- **To do**
Restate word for word the lines below from the one that has "2019年温州国民经济_2015年温州市国民经济和社会发展统计公报" through the one that has "Affordable homes increase Net Worth", keeping both and dropping all pictures.

- **Material provided**
──────────
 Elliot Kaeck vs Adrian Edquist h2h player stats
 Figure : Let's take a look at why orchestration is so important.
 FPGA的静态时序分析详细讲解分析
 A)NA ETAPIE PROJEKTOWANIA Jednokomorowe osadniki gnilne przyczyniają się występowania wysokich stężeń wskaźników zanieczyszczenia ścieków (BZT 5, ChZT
──────────
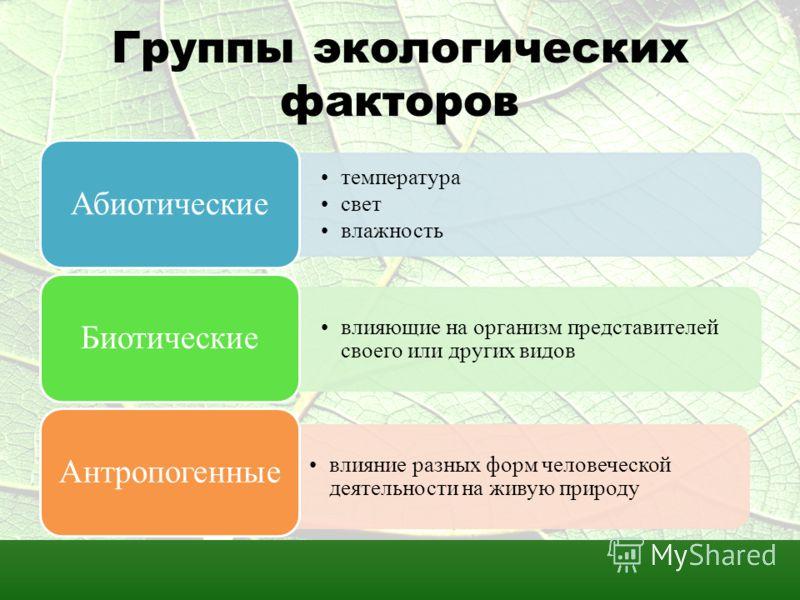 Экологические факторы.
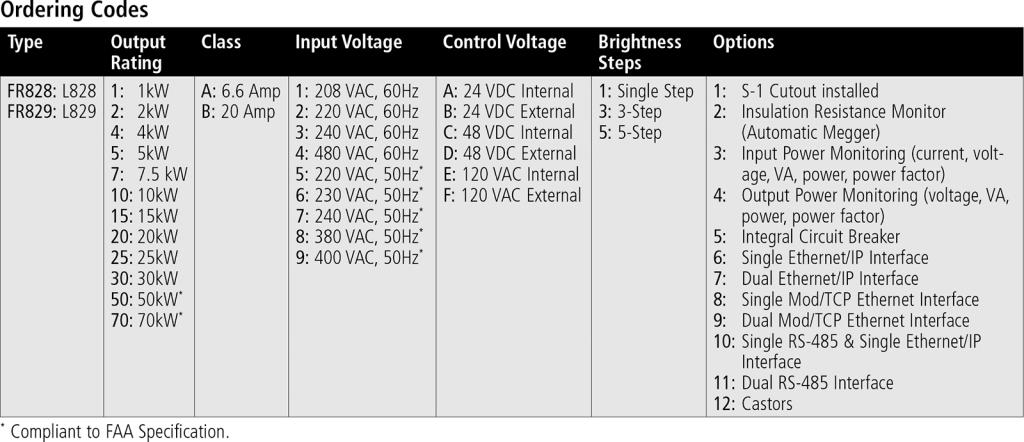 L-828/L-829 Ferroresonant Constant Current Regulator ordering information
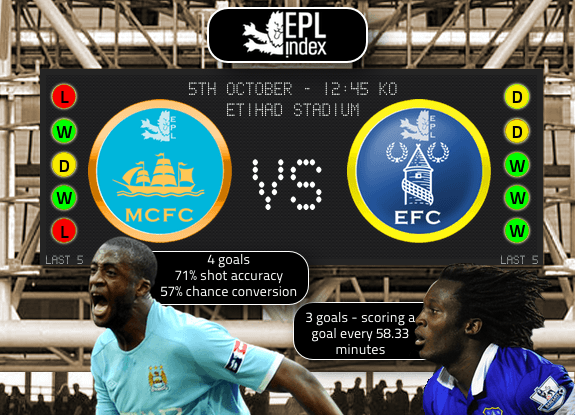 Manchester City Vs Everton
──────────
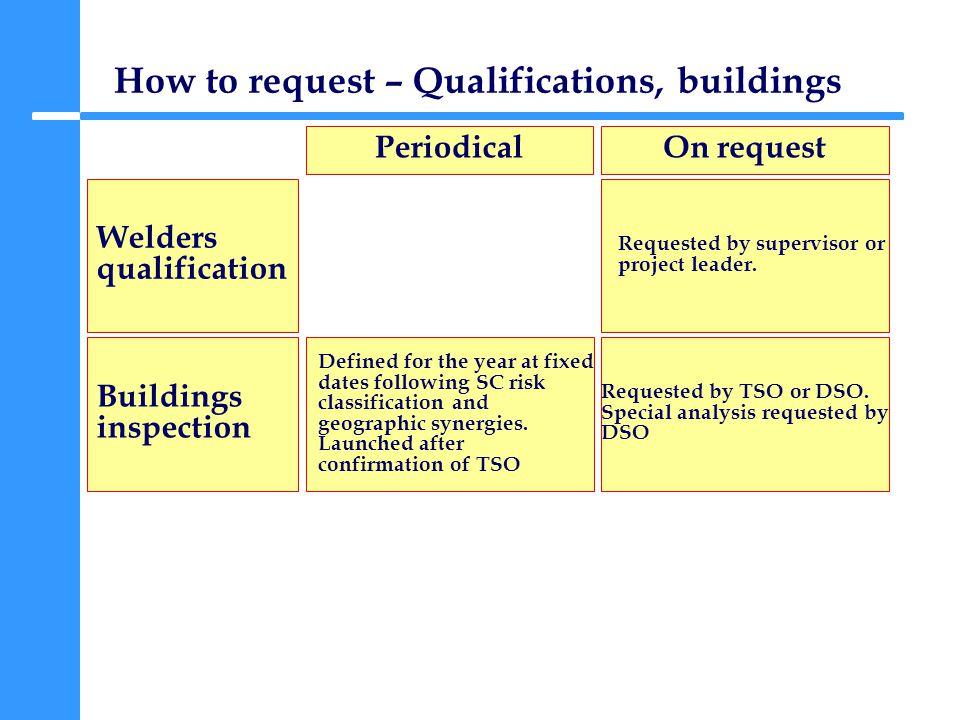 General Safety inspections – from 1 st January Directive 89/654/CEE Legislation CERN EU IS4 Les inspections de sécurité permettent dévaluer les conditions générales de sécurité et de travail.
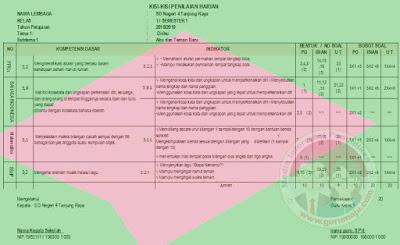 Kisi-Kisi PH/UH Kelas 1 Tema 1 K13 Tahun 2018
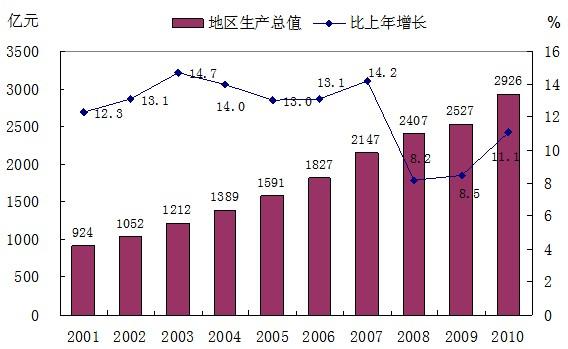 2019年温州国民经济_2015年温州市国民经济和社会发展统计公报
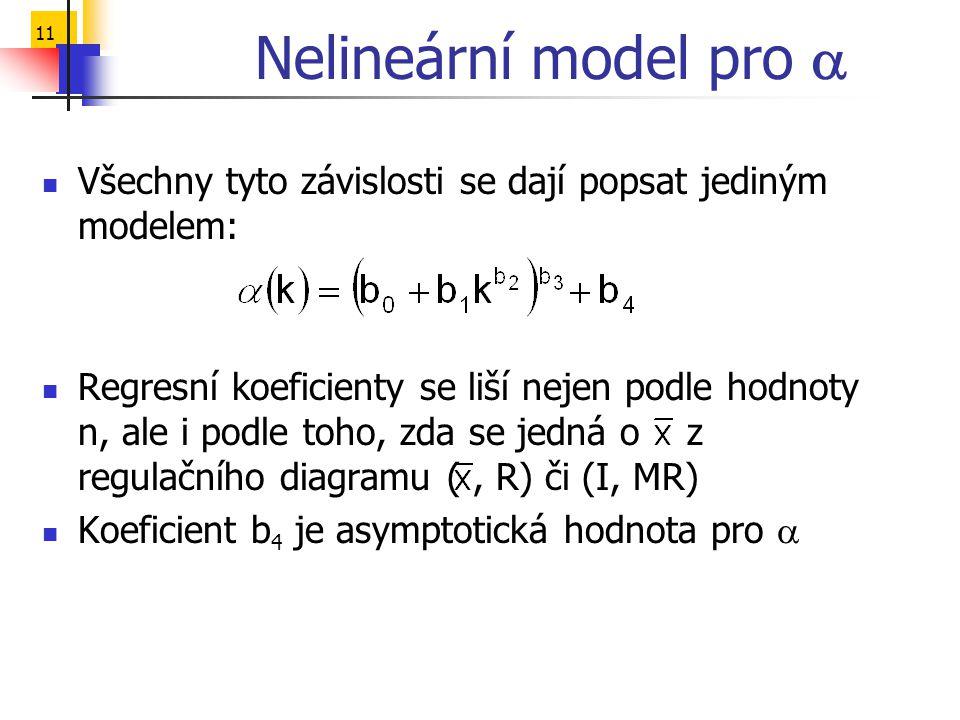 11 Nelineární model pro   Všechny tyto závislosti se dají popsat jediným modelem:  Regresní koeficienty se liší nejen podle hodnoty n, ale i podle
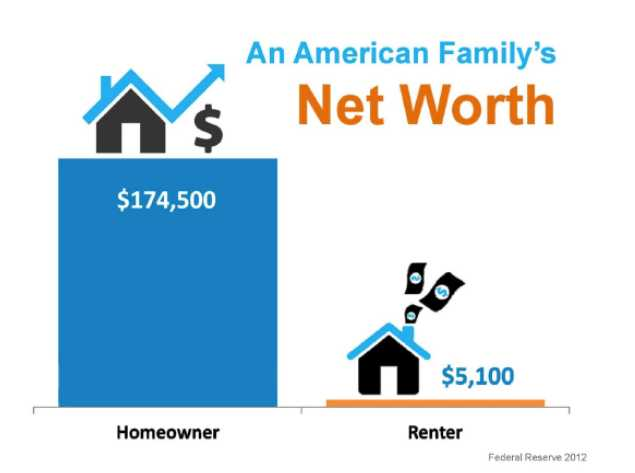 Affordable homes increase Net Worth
──────────
- **Answer box**
 2019年温州国民经济_2015年温州市国民经济和社会发展统计公报
 11 Nelineární model pro   Všechny tyto závislosti se dají popsat jediným modelem:  Regresní koeficienty se liší nejen podle hodnoty n, ale i podle
 Affordable homes increase Net Worth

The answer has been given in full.